Jenazah korban yang ditemukan posisi tergantung itu ditemukan petugas pagi tadi. Saat ini sudah di bawa ke RS Bhayangkara Palembang untuk divisum.

“Sudah dibawa ke RS Bayangkara untuk dilakukan pemeriksaan lebih lanjut,” katanya.

Kadivpas Kemenkumham Sumsel Bambang Harianto mengatakan, korban ditemukan petugas jaga dalam kondisi tergantung pada terali ventilasi ruang isolasi. Korban ditemukan sudah meninggal dunia diduga karena bunuh diri, pagi tadi sekitar pukul 07.00 WIB.

Dia menyebut, korban sebelumnya didiagnosa mengidap TBC. Beberapa kali penyakitnya itu kambuh dalam lapas, sehingga ditempatkan di ruang terpisah.

“Yang bersangkutan beberapa hari ini mengidap TBC, sehingga kita tempatkan di ruang terpisah,” kata Bambang, dikonfirmasi awak media terpisah.

Hal itu, katanya, dilakukan untuk mengantisipasi tidak menularkan penyakit yang diidapnya kepada warga binaan lain, korban ditempatkan pada ruang isolasi untuk sementara waktu.

“Kita isolasi yang bersangkutan sendirian dengan ruang yang cukup besar 4×5 meter sama seperti ruang yang lain.

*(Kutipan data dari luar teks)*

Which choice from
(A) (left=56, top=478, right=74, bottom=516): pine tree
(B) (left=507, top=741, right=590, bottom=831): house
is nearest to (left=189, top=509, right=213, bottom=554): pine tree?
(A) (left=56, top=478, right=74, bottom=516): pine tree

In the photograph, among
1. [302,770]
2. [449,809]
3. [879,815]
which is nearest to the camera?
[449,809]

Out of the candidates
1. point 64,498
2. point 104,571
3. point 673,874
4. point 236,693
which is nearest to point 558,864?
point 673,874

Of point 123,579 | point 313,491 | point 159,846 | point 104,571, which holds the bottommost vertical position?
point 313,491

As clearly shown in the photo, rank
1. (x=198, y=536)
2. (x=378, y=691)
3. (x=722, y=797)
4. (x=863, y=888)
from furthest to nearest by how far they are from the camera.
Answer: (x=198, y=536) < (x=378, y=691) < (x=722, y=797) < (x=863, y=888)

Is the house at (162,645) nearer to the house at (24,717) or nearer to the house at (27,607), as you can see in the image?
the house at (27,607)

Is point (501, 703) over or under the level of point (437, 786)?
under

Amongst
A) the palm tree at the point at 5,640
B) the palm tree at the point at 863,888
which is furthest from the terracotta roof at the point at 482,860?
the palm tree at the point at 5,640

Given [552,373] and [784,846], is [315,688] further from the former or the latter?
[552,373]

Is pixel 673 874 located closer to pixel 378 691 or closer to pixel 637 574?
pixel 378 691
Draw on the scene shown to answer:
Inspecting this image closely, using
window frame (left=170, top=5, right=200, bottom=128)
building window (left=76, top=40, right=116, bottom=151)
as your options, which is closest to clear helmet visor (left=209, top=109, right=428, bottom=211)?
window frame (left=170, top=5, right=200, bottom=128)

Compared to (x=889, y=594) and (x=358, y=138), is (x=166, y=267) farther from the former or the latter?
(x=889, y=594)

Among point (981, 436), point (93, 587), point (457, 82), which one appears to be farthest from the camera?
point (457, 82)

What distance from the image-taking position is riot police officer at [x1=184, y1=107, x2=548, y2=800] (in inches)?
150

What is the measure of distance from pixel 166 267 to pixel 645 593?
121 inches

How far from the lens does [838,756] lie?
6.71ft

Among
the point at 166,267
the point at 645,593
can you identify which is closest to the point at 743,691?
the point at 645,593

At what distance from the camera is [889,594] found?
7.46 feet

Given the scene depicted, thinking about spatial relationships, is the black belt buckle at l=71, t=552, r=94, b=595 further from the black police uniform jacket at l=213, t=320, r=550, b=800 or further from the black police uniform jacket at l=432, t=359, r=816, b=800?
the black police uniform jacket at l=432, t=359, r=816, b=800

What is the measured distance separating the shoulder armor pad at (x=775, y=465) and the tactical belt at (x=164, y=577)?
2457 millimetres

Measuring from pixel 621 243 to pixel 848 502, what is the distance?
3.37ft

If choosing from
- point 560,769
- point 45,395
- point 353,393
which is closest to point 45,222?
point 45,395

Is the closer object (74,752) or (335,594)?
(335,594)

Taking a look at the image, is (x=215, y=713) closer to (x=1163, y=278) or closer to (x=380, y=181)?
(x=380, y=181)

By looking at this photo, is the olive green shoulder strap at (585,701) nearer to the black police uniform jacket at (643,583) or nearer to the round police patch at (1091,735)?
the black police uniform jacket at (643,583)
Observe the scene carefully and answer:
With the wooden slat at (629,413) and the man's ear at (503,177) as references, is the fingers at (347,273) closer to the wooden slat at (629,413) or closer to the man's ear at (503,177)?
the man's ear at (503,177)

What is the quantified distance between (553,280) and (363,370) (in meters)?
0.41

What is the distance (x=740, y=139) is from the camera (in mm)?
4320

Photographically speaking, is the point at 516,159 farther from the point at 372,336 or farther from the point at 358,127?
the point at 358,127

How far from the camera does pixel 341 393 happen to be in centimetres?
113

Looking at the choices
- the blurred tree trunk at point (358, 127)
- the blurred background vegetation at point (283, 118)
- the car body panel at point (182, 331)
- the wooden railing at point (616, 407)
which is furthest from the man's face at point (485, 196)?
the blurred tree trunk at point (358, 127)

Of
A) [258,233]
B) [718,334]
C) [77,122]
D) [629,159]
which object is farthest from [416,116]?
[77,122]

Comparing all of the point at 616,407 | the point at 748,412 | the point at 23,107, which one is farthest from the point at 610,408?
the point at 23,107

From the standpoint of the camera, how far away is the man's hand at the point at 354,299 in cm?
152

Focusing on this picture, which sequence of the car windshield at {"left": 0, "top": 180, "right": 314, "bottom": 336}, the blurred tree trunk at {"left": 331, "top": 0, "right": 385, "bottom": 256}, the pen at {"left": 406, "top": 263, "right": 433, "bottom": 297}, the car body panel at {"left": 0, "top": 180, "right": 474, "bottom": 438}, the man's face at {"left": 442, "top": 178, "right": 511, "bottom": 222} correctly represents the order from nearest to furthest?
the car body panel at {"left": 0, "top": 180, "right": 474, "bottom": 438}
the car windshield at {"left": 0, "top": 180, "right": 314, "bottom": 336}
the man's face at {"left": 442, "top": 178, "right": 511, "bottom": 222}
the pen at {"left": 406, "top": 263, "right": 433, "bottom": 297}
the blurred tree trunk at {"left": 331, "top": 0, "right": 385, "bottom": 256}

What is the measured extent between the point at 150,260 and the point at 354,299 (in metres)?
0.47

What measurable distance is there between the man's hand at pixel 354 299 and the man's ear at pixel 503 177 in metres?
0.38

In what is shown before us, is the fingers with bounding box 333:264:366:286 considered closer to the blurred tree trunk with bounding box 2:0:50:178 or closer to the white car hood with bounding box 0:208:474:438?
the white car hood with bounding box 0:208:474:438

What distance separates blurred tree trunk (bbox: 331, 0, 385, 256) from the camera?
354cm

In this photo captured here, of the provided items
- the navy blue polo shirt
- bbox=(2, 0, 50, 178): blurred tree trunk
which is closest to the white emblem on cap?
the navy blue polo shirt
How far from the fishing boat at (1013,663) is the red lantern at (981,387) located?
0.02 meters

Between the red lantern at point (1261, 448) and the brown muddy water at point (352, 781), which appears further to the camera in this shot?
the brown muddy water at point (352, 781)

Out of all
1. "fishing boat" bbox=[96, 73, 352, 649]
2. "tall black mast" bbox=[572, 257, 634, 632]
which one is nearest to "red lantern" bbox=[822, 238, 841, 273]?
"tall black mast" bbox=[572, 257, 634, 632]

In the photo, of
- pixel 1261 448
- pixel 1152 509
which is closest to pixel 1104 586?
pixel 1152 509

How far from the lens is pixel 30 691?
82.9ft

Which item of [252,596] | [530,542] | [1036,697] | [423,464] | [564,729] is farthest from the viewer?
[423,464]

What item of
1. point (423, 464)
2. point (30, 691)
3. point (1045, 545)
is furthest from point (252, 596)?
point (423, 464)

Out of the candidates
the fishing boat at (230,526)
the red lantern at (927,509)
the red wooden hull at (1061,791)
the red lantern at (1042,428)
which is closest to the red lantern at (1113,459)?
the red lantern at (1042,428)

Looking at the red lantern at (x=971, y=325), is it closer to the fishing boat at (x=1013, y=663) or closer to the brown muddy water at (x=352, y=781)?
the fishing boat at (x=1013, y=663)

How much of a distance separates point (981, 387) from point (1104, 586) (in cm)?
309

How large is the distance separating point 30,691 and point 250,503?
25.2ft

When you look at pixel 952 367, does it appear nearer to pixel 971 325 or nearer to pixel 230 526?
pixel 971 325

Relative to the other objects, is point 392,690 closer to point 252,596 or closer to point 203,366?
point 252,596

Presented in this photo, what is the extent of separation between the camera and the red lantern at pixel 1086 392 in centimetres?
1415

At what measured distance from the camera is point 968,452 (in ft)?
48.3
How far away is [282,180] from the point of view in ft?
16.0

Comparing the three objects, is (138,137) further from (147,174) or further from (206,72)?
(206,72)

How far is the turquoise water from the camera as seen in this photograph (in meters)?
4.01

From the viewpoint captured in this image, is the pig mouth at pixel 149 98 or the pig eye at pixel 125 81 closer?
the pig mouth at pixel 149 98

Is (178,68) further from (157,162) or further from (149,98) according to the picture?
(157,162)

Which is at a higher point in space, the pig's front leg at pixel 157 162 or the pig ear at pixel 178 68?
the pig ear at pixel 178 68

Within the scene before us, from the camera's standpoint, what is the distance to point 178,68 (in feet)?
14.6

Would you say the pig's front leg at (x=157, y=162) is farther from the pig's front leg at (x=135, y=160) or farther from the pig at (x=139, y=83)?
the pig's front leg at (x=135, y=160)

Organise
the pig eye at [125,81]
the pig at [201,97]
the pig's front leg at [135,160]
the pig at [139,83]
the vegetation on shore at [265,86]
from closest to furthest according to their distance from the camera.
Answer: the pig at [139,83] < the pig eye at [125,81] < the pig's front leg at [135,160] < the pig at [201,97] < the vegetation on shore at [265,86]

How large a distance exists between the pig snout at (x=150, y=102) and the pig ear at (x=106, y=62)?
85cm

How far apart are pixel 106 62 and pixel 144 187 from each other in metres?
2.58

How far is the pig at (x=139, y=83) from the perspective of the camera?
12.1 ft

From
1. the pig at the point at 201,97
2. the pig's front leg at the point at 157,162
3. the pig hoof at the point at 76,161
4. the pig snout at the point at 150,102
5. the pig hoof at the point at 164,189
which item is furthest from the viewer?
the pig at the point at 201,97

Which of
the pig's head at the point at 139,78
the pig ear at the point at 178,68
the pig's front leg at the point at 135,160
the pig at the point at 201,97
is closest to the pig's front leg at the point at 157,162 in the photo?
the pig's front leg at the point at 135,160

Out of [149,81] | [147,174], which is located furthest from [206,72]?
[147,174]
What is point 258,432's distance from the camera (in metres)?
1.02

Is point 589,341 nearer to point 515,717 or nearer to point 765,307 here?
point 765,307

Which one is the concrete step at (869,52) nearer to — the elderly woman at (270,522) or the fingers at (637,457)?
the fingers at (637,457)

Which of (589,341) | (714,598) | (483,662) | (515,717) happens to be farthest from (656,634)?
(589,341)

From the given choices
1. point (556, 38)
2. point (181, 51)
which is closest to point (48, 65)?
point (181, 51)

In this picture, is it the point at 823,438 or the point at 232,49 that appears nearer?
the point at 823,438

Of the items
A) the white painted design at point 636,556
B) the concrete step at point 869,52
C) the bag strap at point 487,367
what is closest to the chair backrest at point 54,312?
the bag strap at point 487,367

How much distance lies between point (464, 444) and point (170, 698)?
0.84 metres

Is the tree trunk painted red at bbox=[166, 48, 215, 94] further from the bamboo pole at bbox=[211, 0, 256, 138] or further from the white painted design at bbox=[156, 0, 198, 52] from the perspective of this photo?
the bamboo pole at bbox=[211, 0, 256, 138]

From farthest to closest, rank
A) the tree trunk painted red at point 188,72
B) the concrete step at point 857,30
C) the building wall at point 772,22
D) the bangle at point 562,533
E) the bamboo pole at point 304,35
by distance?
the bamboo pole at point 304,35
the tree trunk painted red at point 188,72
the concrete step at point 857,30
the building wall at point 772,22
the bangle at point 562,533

Terakhir kali petugas piket malam tadi melihat dia baik baik saja,” katanya.

Dijelaskannya, RA merupakan warga Palembang yang divonis 10 bulan atas kasus pencurian. Korban tercatat sebagai penghuni lapas anak di sana sejak empat bulan lalu.

“Hukumannya itu 10 bulan, dia sudah di sini 4 bulan. Ditahan kasus pencurian,” jelas Bambang.